+++ Source document
# Chineese Tohatsu knockoff outboard motor...



## TSOJOURNER (Dec 16, 1999)

Has anyone messed with one of these. It looks as if its a Tohatsu, but its got to be knock off. The price isnt that bad on it. Im thinking of replacing my aged 3hp Johnson outboard with one of these.

Link to ebay auction eBay Motors: BRAND NEW 3.5HP 3.5 HP OUTBOARD BOAT ENGINE MOTOR 2.6kW (item 150132494002 end time Jul-13-07 19:41:20 PDT)


----------



## TSOJOURNER (Dec 16, 1999)

If it is truely Chineese, it will make a super anchor...;-)


----------



## rperret (Apr 11, 2003)

SVDistantStar said:


> Has anyone messed with one of these. It looks as if its a Tohatsu, but its got to be knock off. The price isnt that bad on it. Im thinking of replacing my aged 3hp Johnson outboard with one of these.
> 
> Link to ebay auction eBay Motors: BRAND NEW 3.5HP 3.5 HP OUTBOARD BOAT ENGINE MOTOR 2.6kW (item 150132494002 end time Jul-13-07 19:41:20 PDT)
++++++
+++ Data supplied
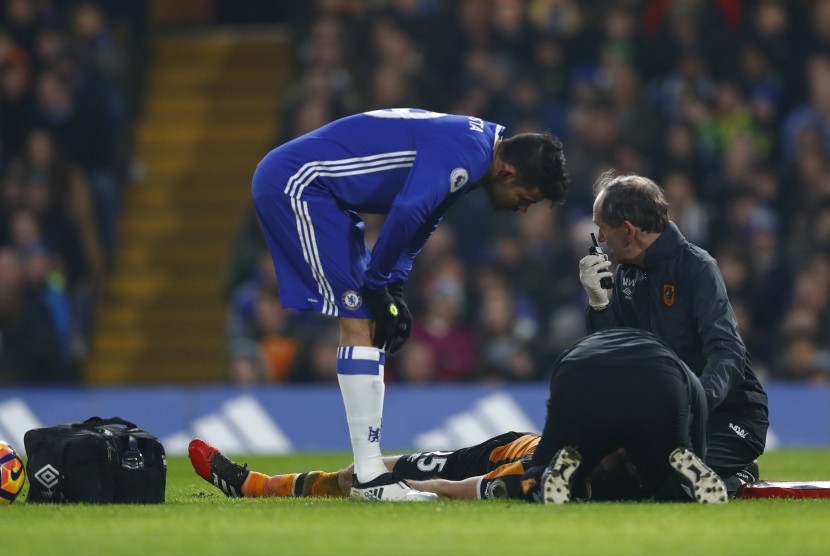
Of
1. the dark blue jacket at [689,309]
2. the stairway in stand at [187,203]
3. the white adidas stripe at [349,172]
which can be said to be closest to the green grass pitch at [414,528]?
the dark blue jacket at [689,309]

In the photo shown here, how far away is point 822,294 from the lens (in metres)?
Result: 14.4

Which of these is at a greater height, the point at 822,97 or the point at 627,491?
the point at 822,97

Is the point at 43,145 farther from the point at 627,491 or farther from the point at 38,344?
the point at 627,491

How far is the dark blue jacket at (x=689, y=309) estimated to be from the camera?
23.3ft

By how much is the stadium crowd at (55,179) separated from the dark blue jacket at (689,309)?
945cm

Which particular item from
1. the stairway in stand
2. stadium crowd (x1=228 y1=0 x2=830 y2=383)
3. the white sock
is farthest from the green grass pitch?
the stairway in stand

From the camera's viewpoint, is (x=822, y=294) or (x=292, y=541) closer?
(x=292, y=541)

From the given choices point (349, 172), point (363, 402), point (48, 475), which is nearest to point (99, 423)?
point (48, 475)

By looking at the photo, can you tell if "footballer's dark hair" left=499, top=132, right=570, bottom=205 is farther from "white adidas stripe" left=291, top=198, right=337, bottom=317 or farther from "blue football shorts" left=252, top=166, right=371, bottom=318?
"white adidas stripe" left=291, top=198, right=337, bottom=317

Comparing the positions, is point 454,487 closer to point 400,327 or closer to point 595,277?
point 400,327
++++++
**Your tasks**
1) List every username that appears in the outboard motor thread, including the one attached to the quoted post.
2) Translate this sentence from the outboard motor thread into Spanish: "Im thinking of replacing my aged 3hp Johnson outboard with one of these."

**Answers to the tasks**
1) TSOJOURNER, rperret, SVDistantStar

2) Estoy pensando en reemplazar mi viejo motor fueraborda Johnson de 3 hp por uno de estos.